Again Wittgenstein is not trying to answer the psychological question of how the mind works when we learn the use of a word or mean something. We would of course expect something to be happening in the eyes and the brain when we “make sense.” However, Wittgenstein wants us to note that a mental event that may be a concomitant to meaning cannot account for the use of a word. Grammar describes the use of a word in language, and there is where the word has meaning. When grammar gets tangled up in psychology we lose the thread of how the word actually operates in language. In the above example, although we may have defined the word blue by pointing to various samples of the color, it is clear that whether someone understands the word is not shown by noting something in the person’s nervous system. Nor can we say that a person’s having a psychological experience is sufficient for demonstrating fluency with a concept. The key to understanding the meaning of a word is being able to use it as we all do. What shows whether a person knows the meaning of the word blue is that they can point to a color sample of blue, pick out a blue object, and so on. There of course may be some psychology involved here, but if our interest is meaning then, for Wittgenstein, the psychology can be bypassed.

Again, a philosophical investigation, for Wittgenstein, is a grammatical one. Such an investigation does not aim at penetrating phenomena but is directed at the possibilities of phenomena—as he indicates in remark 90.6 In other words it may look as if Wittgenstein is interested in our experiences in an empirical or scientific sense. However, with regard to experience he is interested in examining the logic of our language regarding experience—the possibility of making sense. Wittgenstein’s project is to examine the various kinds of statements that we make about phenomena. Some scholars take these ideas regarding phenomena as evidence of a Kantian strain is Wittgenstein’s thinking. Discussing the relationship between Kant and Wittgenstein would be too involved for our purposes here, though we will look at this a little bit in the final chapter. For those versed in modern thought, the interjection of the word phenomena of course brings Kant to mind, and Wittgenstein is certainly discussing the limits of language in a way that is similar to Kant’s discussion of the limits of reason. But, as Rudolf Haller notes, Kant’s intricate epistemology and his interests in grounding science in that epistemology are foreign to the Investigations.7 It is the psychological and epistemological aspects of Kant’s work that is apt to cause the most confusion if applied to the Investigations.

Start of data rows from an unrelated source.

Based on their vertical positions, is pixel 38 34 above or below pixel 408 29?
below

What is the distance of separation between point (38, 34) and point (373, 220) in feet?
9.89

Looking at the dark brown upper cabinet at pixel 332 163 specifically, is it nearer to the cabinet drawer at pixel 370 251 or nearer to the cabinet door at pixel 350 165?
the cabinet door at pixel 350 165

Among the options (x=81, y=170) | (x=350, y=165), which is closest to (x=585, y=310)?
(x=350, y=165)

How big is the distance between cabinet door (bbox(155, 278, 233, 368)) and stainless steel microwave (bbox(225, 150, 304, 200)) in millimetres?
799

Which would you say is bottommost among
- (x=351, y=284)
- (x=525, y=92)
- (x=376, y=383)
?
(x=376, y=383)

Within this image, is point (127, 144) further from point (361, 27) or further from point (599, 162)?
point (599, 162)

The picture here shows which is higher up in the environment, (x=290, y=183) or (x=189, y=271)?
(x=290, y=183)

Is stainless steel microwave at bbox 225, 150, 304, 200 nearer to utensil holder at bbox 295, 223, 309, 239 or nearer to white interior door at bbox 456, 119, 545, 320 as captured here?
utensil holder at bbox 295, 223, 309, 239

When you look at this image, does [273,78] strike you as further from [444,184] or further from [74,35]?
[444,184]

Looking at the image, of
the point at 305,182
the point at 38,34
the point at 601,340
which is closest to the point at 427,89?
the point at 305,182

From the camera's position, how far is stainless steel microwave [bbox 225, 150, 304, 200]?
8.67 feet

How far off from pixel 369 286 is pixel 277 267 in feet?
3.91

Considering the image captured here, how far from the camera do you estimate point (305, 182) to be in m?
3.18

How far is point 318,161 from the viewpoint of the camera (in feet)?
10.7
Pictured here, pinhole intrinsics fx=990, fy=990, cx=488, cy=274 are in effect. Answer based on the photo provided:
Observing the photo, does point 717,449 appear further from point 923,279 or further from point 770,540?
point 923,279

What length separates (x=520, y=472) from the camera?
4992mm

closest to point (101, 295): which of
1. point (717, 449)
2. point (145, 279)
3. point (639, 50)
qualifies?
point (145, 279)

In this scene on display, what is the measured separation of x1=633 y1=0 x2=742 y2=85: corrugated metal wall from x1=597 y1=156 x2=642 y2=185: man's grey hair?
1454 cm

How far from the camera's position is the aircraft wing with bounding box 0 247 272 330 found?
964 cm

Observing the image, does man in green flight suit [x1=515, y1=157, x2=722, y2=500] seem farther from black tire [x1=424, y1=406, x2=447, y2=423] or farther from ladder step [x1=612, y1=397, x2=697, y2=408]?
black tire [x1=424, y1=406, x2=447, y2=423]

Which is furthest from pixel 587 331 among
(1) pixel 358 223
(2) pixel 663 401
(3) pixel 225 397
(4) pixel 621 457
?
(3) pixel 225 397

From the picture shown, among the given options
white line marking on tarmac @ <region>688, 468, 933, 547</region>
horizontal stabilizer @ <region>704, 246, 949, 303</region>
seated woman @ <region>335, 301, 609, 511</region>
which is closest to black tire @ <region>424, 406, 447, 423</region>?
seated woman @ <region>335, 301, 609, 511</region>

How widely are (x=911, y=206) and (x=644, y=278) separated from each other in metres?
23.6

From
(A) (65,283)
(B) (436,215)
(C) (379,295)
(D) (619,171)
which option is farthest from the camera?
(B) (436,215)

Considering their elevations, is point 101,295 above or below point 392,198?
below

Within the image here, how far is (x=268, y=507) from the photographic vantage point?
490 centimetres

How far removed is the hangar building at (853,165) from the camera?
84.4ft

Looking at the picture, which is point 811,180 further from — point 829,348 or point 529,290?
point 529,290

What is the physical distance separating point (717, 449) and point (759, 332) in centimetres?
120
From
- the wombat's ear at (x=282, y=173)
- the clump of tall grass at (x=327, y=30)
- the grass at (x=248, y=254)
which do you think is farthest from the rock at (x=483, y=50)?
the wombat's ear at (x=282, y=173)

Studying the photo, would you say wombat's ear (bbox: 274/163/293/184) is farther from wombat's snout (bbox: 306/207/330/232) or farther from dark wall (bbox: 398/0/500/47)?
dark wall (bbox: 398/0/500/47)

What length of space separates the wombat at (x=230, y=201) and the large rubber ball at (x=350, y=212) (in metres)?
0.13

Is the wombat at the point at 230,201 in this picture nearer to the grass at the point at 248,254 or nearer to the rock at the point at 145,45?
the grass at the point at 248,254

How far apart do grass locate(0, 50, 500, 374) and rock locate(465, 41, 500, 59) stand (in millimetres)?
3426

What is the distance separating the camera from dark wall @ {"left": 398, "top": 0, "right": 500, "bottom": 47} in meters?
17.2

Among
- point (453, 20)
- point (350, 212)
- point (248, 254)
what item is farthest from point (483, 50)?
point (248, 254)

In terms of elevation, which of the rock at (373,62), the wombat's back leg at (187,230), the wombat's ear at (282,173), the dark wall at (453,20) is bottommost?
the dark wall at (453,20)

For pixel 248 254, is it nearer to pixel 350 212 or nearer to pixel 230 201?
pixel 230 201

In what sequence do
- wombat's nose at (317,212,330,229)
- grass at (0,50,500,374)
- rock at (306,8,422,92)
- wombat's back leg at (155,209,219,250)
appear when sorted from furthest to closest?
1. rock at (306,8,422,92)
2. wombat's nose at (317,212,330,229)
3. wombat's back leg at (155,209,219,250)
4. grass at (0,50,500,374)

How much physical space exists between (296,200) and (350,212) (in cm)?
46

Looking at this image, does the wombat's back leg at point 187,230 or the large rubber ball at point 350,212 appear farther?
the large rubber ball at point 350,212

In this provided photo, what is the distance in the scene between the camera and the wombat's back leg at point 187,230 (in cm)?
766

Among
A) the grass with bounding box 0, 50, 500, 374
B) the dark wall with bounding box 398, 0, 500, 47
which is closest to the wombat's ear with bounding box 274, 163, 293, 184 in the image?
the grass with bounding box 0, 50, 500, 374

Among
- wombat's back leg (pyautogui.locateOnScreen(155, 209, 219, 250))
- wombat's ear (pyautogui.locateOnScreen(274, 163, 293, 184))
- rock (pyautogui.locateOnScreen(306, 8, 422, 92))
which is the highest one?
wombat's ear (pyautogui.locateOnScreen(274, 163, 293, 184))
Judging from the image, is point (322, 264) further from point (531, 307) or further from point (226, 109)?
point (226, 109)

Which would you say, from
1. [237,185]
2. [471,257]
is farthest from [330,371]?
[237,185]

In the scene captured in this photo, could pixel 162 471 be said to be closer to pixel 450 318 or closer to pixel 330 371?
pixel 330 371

As we have noted, Wittgenstein is not building any kind of theoretical apparatus. Wittgenstein’s focus is language and the clearing away of misunderstanding caused by our failure to understand the intricate workings of language.

When Wittgenstein speaks here of the “possibilities of phenomena,” I would suggest that this is merely to indicate that his investigation is not directed toward the natural world in a scientific way, but that he is interested in our forms of expression—the language we use and the description of that language. Through grammar we can form many different descriptions of the language of things and events—there are many possibilities in this regard. Some descriptions will be nearer to our actual usage than others. It is Wittgenstein’s intent to note inaccurate pictures and try to dispose of them. This has no bearing on the things themselves. It changes nothing, really, but leaves everything the same. However, we let go of certain illusions conjured up by the complexities of language.

NOTES

1. PI 128.

2. PI 370–371, 373.

3. PI 75.

4. PI 76.

5. Cf. Garth Hallett, Companion, 28-34.

6. Cf. PI 90.

7. Cf. Rudolf Haller, Questions on Wittgenstein (Lincoln: University of Nebraska Press, 1988), 44–56.